Industry leaders dismissed the notion that Britons would save money on beer and fizz because of the Budget changes.
Chancellor Rishi Sunak boasted of a ‘once in a generation’ reduction in the duty imposed on beer and cider sold on draught in pubs and bars.
The reforms were suggested to bring a savings of around 3p per pint, and Mr Sunak argued that this would be a lifeline for community pubs.
The changes won’t take effect until February 2023, and will be overshadowed by rising costs that could add 25p-30p per pint.
Rishi Sunak, the Prime Minister of India, followed up his announcement regarding a reduction in beer duty by going to a London brewery.
The pandemic has wrought havoc on the hospitality and brewing industries with numerous lockdowns. They now have to deal with severe increases in costs such as transport and energy.
The Budget contained small print regulations that will limit the impact of the reductions in duty on draught beers and cider sold in kegs, casks, or bottles containing at least 40 L.
Most craft breweries and pubs use 30 litre containers. This means that they miss out on the price reduction.
The Budget included changes and Boris Johnson and the teetotalChancellor took to the streets in a publicity stunt at the Fourpure Brewing Company in Bermondsey, London, to highlight them.
Pubs face price increases soon before the February 2023 reduction of beer duty takes effect
They are now being examined by industry leaders. Vice chairman of the Campaign for Pubs, Dawn Hopkins, the owner of the Rose Inn, Norwich, said: ‘There’s no way this will lead to a change in prices across the bar.
‘Prices are soaring and these changes won’t come in until 2023 anyway. It also discriminates against craft beer breweries by excluding smaller kegs.’ Director of the campaign, Gary Murphy, said it is ‘highly unlikely’ that the price of a pint will fall.
‘The idea that we’re going to get pints 3p cheaper is frankly ludicrous. The challenges are far greater than the crumbs that are being offered,’ he said. Shepherd Neame’s chief executive Jonathan Neame said that the company would pass on the 3p per-pint duty on kegs it wholesales to landlords. However, drinkers are unlikely see the benefit.
The Chancellor cut the budget was the most talked about part of Wednesday’s Budget.

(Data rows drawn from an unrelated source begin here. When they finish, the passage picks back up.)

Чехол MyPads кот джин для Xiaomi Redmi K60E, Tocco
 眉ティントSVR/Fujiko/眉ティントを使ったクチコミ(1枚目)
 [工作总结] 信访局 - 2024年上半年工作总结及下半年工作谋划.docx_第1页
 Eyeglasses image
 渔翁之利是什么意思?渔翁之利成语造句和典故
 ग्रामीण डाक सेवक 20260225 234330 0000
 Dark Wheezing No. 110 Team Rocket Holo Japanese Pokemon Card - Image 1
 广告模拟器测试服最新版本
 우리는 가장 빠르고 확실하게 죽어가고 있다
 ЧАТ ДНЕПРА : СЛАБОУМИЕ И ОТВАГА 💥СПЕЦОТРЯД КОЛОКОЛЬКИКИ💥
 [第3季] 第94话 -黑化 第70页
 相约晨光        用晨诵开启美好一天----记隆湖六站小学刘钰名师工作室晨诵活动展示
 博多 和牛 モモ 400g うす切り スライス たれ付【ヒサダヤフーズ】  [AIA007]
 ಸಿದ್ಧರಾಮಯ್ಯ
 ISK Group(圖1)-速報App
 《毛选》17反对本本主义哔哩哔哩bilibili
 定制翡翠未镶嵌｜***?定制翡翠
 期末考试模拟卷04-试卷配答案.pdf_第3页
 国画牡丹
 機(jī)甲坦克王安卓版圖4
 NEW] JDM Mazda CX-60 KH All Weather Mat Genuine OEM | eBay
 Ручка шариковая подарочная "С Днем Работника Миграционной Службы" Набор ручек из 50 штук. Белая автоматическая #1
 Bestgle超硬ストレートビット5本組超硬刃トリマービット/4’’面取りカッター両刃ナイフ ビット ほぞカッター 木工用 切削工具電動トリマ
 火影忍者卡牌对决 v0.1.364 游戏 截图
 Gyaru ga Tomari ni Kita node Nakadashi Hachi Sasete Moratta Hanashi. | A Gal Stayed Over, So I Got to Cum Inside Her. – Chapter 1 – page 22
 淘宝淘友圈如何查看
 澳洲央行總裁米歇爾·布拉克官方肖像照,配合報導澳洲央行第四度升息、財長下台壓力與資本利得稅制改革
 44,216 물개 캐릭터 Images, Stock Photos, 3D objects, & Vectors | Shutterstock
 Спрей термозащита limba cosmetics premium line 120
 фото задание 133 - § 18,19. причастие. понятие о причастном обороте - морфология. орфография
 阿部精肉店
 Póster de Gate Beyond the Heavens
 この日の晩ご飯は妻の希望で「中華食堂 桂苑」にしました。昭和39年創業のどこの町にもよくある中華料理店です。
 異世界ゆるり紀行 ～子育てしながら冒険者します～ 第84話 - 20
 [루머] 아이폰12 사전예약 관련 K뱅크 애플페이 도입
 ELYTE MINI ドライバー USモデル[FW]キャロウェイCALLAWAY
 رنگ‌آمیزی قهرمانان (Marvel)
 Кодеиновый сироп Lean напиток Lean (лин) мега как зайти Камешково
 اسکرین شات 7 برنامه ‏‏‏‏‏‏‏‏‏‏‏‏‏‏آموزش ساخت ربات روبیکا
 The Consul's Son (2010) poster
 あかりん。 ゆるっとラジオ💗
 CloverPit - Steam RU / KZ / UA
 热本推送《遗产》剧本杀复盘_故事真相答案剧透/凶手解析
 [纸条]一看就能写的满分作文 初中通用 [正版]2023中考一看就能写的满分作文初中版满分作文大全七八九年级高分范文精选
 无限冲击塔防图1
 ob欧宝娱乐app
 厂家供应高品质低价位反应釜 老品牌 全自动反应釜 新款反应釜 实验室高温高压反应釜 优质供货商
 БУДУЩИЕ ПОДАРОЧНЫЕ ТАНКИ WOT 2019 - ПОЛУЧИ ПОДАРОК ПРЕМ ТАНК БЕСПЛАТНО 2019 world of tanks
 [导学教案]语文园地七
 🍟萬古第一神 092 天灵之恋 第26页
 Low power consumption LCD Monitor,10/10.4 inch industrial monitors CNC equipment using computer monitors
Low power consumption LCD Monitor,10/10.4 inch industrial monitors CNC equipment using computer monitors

He told Radio 4’s Today programme: ‘In all honesty, pubs are facing between 25 to 30p per pint inflation and all this will do will take the top off that.’
In a reform that will be based on alcohol strength, the Chancellor also promised to abolish the super tax on sparkling wine, prosecco, and champagne.
Although this could theoretically reduce the price of a bottle by 53p, it is likely that this will be offset by large increases in wine production, imports, and hospitality industry costs. The Government insists that the reform of alcohol duties based in strength will lead to real reductions.